Show Abstract | Download Original | Original Source | Check in Google Scholar | DOI: 10.47065/bits.v7i1.7246

Abstract

The stock market is one of the most sought-after investment instruments due to its high profit potential. However, significant fluctuations in stock prices also bring considerable risks, which are influenced by various factors such as macroeconomic conditions, government policies, company financial reports, and market sentiment. Therefore, stock price analysis and forecasting have become important aspects for investors and market participants in making more accurate investment decisions.
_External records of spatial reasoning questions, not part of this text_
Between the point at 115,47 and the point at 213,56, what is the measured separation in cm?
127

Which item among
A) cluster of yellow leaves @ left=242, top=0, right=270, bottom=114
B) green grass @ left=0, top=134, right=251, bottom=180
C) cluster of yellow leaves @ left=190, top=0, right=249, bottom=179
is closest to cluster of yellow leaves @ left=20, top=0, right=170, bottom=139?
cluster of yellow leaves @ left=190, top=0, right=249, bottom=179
This research focuses on the stock of PT Indosat Ooredoo Hutchison Tbk (ISAT), which shows high volatility, particularly following a sharp decline in stock prices in late February 2025, which was suspected to be triggered by discrepancies between financial reports and analysts' expectations.The main objective of this study is to compare two commonly used time series forecasting methods, namely Autoregressive Integrated Moving Average (ARIMA) and Exponential Smoothing, in predicting the closing price of ISAT stock. This research uses daily stock price data from October 28, 2022 to March 27, 2025, which is then analyzed to identify patterns in the movement of stock prices. Based on the analysis, it was found that both forecasting methods have their respective strengths and limitations. The ARIMA method is more accurate in handling stationary data, while Exponential Smoothing is more adaptive to fluctuating stock prices.The results of this study are expected to provide insights for investors in selecting the appropriate method to predict stock price movements with high volatility and help make smarter investment decisions as well as more effective risk management strategies.